• AIM
Return each line of the items below that contains the string "JSON", copied in full.

Stored dataset items:
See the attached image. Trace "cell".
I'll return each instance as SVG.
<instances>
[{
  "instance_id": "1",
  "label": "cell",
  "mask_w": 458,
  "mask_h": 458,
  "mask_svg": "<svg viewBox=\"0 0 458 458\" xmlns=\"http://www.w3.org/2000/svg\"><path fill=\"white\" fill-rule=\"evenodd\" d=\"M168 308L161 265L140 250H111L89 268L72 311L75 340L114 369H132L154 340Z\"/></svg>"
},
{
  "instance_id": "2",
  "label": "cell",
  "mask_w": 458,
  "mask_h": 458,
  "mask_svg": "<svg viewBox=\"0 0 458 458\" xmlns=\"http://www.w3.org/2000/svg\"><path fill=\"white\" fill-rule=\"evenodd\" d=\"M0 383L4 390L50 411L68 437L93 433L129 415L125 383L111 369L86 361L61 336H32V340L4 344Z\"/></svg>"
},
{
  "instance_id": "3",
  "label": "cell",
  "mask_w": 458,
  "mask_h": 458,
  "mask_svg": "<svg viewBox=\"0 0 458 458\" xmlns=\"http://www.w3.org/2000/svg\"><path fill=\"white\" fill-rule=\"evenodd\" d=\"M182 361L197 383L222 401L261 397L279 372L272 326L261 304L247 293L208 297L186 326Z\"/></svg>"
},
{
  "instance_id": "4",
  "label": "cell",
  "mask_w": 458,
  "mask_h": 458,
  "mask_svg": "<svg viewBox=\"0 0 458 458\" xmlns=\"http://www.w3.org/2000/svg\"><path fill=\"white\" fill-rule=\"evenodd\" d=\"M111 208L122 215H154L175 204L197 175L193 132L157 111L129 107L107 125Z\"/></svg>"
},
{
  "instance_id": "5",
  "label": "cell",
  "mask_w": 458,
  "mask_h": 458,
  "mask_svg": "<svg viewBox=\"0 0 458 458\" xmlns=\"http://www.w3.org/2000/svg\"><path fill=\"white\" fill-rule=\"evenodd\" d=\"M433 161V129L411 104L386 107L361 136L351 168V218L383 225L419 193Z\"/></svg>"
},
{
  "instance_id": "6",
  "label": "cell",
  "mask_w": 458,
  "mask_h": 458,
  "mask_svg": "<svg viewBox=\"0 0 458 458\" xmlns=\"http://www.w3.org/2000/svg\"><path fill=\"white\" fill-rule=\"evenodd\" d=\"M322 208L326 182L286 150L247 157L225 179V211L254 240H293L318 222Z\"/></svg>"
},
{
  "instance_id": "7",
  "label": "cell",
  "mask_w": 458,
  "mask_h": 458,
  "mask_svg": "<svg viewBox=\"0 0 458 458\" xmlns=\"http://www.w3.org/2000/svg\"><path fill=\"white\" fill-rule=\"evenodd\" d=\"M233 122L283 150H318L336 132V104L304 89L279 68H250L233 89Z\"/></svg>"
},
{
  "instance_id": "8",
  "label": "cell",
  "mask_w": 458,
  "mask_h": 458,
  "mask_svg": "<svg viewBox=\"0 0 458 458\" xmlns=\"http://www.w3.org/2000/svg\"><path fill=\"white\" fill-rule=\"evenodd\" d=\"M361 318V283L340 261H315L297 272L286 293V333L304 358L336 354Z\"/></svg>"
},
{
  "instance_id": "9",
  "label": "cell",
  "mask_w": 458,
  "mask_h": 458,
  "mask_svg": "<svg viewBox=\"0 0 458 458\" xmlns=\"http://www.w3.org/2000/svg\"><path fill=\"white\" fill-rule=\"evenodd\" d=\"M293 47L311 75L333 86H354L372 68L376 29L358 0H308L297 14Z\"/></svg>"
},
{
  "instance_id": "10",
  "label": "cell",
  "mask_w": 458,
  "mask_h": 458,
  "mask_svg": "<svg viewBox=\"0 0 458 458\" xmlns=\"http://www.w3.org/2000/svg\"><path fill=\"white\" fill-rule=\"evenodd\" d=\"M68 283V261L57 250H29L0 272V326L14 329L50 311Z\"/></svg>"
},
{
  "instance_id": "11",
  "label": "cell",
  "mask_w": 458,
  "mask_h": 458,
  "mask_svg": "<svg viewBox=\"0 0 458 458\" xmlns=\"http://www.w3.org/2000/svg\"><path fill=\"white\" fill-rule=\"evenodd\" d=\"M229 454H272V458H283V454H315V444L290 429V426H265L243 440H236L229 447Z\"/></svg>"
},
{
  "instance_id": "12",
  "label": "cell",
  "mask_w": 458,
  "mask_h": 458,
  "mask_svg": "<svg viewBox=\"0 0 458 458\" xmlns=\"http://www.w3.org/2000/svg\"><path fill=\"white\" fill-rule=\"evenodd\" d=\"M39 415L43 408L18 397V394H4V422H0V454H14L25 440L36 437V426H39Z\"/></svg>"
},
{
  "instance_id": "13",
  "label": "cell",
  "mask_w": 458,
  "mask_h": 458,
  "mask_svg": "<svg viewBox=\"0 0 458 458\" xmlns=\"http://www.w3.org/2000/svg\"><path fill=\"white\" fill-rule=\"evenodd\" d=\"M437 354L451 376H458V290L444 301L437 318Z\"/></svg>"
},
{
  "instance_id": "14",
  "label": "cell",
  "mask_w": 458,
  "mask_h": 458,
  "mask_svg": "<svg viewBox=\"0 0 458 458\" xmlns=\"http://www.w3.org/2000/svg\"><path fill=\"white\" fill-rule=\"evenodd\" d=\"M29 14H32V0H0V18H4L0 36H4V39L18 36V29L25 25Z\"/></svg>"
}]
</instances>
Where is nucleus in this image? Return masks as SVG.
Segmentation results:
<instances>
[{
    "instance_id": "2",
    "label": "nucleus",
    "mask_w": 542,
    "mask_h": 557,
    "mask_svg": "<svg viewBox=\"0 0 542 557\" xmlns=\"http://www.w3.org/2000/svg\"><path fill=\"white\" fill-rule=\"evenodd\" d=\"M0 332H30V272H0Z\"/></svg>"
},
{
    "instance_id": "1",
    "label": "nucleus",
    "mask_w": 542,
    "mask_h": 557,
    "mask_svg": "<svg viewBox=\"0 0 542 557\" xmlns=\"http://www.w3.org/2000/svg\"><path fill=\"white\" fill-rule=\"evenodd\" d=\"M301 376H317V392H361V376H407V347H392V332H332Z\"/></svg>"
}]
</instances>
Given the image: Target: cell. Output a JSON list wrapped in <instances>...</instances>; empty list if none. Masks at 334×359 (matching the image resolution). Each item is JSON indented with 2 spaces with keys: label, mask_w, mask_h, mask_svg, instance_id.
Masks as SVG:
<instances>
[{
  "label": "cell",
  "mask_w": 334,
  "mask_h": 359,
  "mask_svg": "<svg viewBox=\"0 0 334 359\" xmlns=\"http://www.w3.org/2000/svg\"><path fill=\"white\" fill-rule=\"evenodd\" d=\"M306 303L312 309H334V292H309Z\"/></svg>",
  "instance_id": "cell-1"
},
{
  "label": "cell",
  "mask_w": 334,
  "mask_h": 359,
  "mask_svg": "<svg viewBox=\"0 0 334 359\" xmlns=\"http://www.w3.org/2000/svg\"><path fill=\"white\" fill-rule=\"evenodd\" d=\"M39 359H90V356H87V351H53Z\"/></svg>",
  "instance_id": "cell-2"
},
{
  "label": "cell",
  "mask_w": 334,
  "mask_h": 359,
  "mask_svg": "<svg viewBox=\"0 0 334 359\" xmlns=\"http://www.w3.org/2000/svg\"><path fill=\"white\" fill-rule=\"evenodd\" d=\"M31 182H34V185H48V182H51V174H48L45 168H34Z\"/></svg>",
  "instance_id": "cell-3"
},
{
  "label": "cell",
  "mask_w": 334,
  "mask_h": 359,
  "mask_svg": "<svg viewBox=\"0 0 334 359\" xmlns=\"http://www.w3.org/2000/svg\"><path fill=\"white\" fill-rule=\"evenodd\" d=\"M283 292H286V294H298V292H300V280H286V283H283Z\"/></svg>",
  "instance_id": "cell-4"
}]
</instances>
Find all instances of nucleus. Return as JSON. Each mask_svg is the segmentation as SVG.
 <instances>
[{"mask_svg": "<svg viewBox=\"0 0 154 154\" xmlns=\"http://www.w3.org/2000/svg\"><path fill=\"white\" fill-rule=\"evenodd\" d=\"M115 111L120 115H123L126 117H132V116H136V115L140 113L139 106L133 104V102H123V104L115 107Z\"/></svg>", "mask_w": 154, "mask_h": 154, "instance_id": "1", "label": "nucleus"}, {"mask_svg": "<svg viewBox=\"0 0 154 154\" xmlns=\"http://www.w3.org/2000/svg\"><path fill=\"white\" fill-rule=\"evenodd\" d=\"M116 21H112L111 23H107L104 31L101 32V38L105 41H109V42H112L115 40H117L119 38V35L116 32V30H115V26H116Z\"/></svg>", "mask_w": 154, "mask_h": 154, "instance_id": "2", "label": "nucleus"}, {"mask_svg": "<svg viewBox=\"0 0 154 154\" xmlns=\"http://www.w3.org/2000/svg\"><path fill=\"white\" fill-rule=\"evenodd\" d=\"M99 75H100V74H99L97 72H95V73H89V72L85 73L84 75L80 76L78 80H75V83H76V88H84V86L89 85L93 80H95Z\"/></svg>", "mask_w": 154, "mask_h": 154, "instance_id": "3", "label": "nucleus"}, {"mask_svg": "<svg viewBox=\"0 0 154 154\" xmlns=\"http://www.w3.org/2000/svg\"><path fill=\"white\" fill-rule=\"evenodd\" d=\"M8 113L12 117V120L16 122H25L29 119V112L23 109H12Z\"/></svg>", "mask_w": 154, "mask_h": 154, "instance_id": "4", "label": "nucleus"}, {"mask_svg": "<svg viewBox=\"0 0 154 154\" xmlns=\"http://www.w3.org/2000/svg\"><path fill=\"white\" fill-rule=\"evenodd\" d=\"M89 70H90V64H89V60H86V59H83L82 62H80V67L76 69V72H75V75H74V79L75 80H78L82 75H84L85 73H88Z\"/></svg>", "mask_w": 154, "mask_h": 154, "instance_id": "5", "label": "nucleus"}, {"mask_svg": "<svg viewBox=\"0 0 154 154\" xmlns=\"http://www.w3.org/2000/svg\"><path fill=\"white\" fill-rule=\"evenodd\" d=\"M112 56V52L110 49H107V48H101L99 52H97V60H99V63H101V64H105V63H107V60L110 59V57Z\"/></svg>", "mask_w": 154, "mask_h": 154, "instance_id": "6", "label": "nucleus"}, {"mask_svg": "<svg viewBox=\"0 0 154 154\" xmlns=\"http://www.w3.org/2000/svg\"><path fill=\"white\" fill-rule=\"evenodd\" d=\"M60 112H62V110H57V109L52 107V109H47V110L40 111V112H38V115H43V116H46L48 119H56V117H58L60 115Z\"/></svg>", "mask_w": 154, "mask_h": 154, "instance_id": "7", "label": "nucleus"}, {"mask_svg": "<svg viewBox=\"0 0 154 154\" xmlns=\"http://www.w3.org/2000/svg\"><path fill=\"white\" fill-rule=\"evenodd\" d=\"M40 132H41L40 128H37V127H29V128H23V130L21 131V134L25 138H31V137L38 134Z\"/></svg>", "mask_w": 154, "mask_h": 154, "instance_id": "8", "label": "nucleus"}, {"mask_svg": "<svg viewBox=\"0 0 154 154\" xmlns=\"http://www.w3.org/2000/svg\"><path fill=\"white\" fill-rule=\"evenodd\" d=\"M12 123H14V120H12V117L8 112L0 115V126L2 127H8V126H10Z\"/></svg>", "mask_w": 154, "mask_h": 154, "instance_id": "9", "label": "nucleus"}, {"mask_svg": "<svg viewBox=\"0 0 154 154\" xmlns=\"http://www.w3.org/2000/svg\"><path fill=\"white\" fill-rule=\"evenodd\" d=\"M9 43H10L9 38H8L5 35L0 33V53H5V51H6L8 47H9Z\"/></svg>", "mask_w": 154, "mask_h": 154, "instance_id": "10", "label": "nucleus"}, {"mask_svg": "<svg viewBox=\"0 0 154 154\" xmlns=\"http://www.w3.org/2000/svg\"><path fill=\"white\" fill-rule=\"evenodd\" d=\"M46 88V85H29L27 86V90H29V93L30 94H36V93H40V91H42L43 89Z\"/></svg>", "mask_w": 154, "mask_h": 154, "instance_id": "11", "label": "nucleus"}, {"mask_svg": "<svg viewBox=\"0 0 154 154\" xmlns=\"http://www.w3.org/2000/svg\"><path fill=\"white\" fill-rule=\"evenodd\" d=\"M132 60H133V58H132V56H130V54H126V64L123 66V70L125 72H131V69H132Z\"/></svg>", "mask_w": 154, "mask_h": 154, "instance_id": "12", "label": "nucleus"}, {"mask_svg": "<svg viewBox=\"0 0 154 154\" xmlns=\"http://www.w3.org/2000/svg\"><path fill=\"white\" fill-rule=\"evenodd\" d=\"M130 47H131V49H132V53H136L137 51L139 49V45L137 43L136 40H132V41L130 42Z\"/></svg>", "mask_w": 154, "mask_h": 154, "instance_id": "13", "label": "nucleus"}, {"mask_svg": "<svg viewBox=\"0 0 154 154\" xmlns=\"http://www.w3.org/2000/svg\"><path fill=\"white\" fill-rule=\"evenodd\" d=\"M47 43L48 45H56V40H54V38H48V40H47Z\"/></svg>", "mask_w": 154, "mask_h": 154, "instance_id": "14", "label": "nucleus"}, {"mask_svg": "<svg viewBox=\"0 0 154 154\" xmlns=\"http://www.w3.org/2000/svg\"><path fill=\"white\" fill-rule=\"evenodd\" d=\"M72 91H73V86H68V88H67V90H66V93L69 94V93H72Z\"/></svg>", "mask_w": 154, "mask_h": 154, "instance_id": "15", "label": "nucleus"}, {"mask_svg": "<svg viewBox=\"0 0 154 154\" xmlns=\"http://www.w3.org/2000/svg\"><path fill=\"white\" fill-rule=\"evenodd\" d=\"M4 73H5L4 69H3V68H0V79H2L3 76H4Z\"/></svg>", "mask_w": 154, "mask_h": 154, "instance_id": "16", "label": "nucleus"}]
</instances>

• REPLY
Given the image: Target: cell. Output a JSON list wrapped in <instances>...</instances>; empty list if none. Masks at 334×359 (matching the image resolution). Each item is JSON indented with 2 spaces with keys: label, mask_w, mask_h, mask_svg, instance_id.
Find all instances of nucleus. Return as JSON. Each mask_svg is the segmentation as SVG.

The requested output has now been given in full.